No stream runs higher than its source.
Parents are natural channels for the run of their children's lives. Without banks channels become swamps that breed infectious diseases. Channels that are too deep become chocking dungeons where children can’t breath, or take a better view of the world. Channels of proper depth and right direction, like a river, carry their children as tributaries to the fertile depths of the ocean, where life gestates life.
There’s a harsh finality about death that changes one’s angle of looking at things. When death invades memories crowd. Neat words and phrases run dead on wounded hearts. My father’s death left me with a strong sense of incompleteness. It is folly to expect to express a lifetime of emotions overnight with a throbbing heart. The best we can hope for is to reclaim what we’ve experienced, and perhaps, if we’re lucky, disperse the ambiguity of our memory.
My father had a patient disposition and weary compassion; kind to the hilt.
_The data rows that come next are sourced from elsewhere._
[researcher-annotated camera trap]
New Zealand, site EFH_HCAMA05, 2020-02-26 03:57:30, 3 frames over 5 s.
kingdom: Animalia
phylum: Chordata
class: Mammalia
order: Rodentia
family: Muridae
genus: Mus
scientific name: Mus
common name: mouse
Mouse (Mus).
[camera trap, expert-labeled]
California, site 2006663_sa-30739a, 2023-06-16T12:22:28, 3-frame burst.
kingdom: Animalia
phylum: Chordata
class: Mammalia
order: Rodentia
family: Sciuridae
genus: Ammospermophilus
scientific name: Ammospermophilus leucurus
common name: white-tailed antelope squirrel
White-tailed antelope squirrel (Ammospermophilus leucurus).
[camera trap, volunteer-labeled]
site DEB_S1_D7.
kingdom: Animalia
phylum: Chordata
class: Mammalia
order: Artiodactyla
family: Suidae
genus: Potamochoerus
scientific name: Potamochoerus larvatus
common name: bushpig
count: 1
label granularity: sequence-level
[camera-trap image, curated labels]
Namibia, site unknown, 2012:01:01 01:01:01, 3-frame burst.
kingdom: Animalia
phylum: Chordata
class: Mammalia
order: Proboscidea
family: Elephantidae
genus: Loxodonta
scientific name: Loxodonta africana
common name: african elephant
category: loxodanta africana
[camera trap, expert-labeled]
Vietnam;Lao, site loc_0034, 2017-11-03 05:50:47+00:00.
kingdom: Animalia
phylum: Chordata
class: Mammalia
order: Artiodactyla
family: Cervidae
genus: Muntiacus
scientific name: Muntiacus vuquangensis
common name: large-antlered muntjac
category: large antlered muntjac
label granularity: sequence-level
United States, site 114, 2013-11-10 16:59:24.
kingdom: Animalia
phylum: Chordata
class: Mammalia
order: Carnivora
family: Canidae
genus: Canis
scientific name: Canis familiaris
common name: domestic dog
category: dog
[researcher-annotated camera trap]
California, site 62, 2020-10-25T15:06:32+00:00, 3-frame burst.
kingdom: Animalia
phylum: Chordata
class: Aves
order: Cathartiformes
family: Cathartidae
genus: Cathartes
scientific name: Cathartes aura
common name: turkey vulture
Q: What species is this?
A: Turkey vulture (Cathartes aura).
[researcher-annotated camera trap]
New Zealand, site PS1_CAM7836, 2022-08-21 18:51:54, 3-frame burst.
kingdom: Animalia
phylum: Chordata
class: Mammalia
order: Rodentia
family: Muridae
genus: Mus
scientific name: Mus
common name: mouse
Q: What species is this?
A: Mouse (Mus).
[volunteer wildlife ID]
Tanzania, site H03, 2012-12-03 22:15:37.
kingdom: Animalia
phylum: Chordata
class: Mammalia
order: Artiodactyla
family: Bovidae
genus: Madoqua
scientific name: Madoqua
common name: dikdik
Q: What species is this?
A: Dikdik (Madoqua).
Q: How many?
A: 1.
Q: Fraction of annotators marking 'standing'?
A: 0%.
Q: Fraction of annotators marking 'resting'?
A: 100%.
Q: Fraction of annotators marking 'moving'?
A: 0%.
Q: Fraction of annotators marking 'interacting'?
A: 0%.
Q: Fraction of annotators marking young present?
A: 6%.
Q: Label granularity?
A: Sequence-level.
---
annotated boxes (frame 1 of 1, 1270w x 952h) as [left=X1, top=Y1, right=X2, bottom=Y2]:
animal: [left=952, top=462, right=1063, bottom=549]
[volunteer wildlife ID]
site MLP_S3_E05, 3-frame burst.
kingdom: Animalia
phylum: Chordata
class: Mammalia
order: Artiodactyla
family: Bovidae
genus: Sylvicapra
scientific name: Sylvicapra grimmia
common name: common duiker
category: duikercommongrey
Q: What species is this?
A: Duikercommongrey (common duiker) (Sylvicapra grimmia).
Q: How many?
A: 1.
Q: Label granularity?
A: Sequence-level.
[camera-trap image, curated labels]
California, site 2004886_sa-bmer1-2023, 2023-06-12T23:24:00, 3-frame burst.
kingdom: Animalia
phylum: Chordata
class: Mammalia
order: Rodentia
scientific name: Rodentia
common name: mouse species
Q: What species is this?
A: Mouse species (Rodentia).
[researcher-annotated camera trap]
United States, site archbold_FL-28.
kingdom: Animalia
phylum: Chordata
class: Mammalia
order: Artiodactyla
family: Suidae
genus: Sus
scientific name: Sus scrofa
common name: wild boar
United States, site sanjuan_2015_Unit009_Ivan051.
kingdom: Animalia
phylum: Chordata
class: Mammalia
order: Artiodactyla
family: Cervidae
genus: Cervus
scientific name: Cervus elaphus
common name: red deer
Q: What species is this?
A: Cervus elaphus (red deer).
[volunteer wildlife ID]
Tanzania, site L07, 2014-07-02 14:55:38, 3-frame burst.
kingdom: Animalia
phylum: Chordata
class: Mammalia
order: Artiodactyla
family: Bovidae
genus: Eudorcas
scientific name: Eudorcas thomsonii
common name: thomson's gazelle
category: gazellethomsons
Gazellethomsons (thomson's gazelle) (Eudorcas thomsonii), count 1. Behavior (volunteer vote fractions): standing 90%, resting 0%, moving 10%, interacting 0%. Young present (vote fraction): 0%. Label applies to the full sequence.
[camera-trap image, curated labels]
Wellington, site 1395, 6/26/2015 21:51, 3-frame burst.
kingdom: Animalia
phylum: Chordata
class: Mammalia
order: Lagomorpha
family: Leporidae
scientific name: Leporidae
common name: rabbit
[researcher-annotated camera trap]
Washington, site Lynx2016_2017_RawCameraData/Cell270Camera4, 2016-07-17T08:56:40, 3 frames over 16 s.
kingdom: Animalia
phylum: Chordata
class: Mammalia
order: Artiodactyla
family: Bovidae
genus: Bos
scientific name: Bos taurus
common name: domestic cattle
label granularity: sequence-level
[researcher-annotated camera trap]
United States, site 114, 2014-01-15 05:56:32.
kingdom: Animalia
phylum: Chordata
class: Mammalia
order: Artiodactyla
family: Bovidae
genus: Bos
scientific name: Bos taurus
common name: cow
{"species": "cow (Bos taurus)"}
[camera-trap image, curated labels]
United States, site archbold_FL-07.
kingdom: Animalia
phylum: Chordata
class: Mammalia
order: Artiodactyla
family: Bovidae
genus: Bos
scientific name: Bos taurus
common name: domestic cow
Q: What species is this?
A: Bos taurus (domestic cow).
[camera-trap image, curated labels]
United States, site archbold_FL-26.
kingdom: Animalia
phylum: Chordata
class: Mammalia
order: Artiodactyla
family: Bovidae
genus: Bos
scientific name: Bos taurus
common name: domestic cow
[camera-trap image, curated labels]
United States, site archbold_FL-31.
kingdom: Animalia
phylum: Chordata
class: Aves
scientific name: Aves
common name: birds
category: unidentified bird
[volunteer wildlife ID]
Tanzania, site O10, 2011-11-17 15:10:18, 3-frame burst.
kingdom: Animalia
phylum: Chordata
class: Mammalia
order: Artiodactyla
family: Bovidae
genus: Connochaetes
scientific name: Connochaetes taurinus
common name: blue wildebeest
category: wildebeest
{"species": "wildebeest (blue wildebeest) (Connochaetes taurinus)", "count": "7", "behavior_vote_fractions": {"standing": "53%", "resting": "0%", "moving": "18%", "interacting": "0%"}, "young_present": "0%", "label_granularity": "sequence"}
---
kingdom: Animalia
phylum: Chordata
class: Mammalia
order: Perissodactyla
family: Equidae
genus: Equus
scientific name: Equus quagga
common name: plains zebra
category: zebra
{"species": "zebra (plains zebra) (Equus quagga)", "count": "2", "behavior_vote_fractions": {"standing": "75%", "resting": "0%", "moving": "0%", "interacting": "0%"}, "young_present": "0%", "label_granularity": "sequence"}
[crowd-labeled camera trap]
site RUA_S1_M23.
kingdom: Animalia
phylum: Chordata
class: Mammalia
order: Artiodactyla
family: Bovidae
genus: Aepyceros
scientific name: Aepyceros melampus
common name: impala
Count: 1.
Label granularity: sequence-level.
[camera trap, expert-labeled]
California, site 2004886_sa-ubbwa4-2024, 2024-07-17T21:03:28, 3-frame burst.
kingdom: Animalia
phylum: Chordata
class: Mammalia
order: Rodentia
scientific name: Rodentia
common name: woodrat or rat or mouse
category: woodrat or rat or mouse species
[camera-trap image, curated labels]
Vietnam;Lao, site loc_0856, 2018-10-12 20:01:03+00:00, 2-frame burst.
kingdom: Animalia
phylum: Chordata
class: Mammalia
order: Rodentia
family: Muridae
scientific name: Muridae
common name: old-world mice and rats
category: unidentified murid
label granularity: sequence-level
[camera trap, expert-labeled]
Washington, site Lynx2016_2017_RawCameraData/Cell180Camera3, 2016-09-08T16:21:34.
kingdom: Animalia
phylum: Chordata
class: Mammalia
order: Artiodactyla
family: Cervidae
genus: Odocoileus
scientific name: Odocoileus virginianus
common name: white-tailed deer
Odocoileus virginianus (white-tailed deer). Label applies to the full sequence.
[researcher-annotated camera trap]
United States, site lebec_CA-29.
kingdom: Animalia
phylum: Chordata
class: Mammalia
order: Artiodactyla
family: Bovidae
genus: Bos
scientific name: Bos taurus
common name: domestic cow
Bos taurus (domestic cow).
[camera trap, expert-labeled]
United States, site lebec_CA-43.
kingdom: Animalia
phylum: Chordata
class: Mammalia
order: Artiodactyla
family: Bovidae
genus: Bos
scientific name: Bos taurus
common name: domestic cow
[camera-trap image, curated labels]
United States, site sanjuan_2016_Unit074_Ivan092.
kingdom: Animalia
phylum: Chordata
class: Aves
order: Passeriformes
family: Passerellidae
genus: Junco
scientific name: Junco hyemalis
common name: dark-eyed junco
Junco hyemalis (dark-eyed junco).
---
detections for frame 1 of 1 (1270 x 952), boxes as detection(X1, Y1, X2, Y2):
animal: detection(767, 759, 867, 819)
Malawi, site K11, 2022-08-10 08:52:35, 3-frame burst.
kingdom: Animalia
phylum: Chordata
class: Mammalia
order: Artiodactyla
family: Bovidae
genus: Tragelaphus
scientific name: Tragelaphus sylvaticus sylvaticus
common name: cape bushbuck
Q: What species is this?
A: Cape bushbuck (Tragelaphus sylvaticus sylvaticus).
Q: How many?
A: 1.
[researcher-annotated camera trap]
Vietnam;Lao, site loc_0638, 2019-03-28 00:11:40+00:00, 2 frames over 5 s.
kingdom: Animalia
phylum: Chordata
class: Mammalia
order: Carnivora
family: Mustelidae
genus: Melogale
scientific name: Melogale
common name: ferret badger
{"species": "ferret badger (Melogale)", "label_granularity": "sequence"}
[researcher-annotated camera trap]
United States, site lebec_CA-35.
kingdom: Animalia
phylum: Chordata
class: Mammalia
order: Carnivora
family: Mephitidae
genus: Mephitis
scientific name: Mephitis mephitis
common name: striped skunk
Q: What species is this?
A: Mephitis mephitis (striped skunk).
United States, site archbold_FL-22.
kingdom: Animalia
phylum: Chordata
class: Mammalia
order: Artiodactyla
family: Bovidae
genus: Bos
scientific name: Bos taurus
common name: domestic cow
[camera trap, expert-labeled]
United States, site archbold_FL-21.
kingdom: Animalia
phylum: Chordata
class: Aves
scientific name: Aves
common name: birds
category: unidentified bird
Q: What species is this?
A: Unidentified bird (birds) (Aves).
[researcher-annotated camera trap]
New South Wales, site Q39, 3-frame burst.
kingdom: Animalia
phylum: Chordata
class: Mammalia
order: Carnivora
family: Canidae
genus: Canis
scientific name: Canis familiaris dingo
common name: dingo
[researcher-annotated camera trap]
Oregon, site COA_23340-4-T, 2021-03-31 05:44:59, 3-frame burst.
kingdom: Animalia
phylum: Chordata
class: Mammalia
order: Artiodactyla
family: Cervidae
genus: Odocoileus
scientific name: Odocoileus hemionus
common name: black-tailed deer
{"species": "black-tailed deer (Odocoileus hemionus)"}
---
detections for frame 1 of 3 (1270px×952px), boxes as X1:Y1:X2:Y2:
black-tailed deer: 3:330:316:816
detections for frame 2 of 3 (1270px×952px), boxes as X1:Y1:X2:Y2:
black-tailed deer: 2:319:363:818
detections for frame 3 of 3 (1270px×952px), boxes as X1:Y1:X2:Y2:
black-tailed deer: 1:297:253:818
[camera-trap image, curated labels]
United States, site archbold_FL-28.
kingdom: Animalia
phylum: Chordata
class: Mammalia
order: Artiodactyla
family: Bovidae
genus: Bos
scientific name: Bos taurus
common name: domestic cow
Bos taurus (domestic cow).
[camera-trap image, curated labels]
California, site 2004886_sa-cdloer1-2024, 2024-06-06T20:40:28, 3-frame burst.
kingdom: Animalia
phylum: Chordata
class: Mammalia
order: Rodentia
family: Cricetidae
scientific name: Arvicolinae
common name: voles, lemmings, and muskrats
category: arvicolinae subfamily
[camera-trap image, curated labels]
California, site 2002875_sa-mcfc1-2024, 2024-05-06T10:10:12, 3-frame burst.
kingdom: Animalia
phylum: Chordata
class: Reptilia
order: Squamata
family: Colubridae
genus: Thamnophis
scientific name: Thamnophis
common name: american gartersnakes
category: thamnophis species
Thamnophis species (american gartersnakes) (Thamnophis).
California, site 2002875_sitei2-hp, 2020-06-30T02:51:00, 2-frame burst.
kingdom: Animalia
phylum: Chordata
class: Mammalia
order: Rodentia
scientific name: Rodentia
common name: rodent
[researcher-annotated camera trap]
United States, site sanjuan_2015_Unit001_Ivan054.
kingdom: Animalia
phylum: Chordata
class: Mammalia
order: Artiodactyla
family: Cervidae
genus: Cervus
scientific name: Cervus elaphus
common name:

People easily warmed up to him. He was a man of withdrawing silences. He spent most of his time in his rural areas where he now lies buried.
There’s something insincere about the tenderness I feel for my father since he died. Due to my neglect, I had no inclination to access and express my love for him when he was alive. It is hypocrisy and an attempt to flatter vanity to do so in his absence. What’s the use of sayings things to the dead we couldn’t say to them when they were alive. Why must our heroes always lie in graves? What was this unexpected grief I was feeling? These were the thoughts that run through my mind.
We’re all driven by instincts that transcend our own volition and understanding; by an all-encompassing Reality that shapes our rough-hewn desires.
My life is driven by tragedies (Tupac).
Algoa Bay, is now the Nelson Mandela Bay. Testimony to the winds of change. I don’t like change; but things that remain the same irritate me more.
At he banks of Baakens river I felt as if I was standing at the shore of immensity. The daunting task of it all; having to collapse to the all consuming sea; to disappear in the depth of the deep blue sea.

II

The time has come for me to say what my heart believes for my mind to prove it. If I fail, at least I’ll have a consolation of having tried to let the runnels and streams interfere with my deserts. The future is too distant, the past too deep, and my heart is diseased. “Diseased”? That’s a strong word for a broken heart.
The rivers will neither harm nor assist you.
That’s thing isn’t it. We get no help from the elements. What is the use of philosophy if it does not banish pain? If even an enlightened mind feels the pain when it collides with its heart?

Bendiba uthondo lwethu lolwanaphakade
Shiya, ndishiye sithandwa, ndidanile!